What's That Bug? does not endorse extermination

Subject: wood beetle
Location: ocean county, nj
May 24, 2014 10:06 am
Hi!
the attached image came out of my table. we accidentally decapitated it when trying to extract it, so the image has no head, which is really tiny with two antennae. We can’t find what it is. the closest we got was a metallic beetle of some sort. it came out of cedar, if that helps, and we got the wood from a felled Hurricane Sandy tree
Signature: celia

Cedar Tree Borer

Cedar Tree Borer

Dear Celia,
We are sorry for the long delay in getting back to you, but this identification has been on our back burner for several weeks now.  We made a few attempts to identify the beetle, but we did not have any luck.  We should have paid closer attention to your information about it emerging from cedar, a wood not normally prone to insect infestations.  Today, while researching a different submission, we stumbled upon a posting in our archives of a Cedar Tree Borer,
Semanotus ligneus, and it matches your image, and it has the head which distinguishes it as a Longhorn Borer in the family Cerambycidae.  You can see additional images on BugGuide.  When lumber containing wood boring insects is milled, the emergence time may be delayed for years. 

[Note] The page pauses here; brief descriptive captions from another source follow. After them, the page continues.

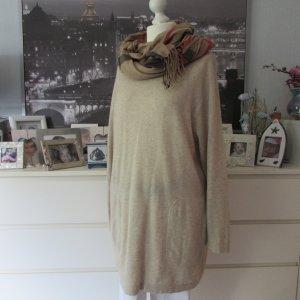 Ingrid Perla * Edler Long Pullover Pulloverkleid Cashmere Kaschmir * sand-creme * 42/44/46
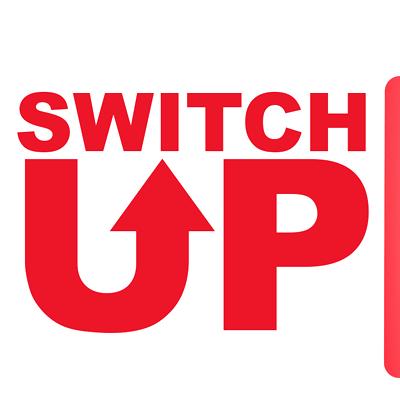 Test Collective Minds Switch Up – Adaptateur de manette | Nintendo Switch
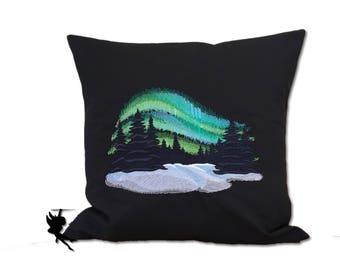 Polar Lights Pillow Cushion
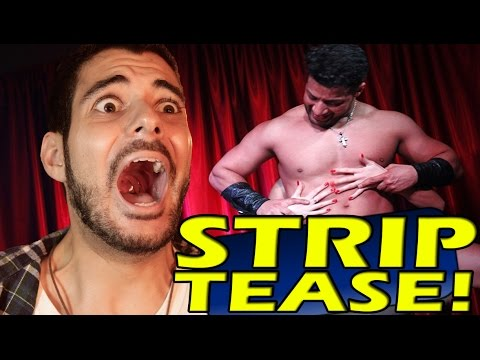 Gay stripper movie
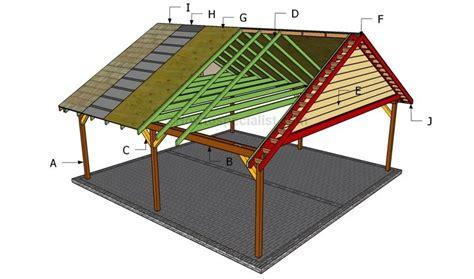 build  double carport howtospecialist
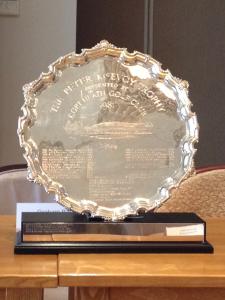 PM Trophy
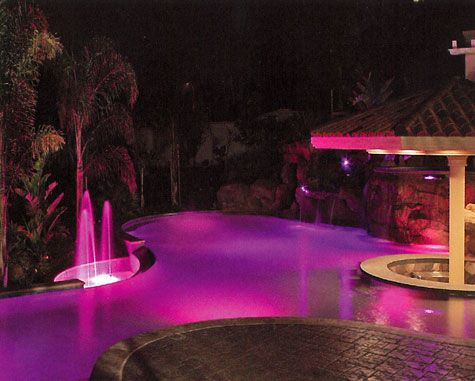 led pool lighting on pinterest fountain lights cove lighting and. Black Bedroom Furniture Sets. Home Design Ideas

What's That Bug? does not endorse extermination
Location: Ocean County, New Jersey

2 Responses to Cedar Tree Borer

  1. Frank LaDuca says:

    We found cedartree borer in a new eastern cedar bedroom set. The antennae head were coming out of the holes. The pictures confirm this is the bug we saw. The bedroom set is now out of the house. The builder confirmed the posts are not kilned dried….so bugs. Question – does the cedartree borer eat other kiln dried woods such as knotty pine or oak, which we have plenty of that in this house. We saw a few adults with the spotty body in the house. Do we need an exterminator? Many thanks for the advice.

    • bugman says:

      We are going to go out on a limb with our response, but we believe it. Most wood boring beetles are very host specific, hence the common name for the Cedar Borer. They generally infest wood prior to milling, but they will survive milling and then emerge, sometimes many years later. There is record of a Golden Buprestid emerging 51 years after wood was milled. So for two reasons we believe your furniture is safe and that you do not need an exterminator. The adults will not find a host tree unless you have cedar growing nearby outdoors. They will live a short life, cut even shorter without pollen, nectar or sap to feed upon. Adults like a high sugar diet. We would even consider returning the cedar bedroom set if you like it.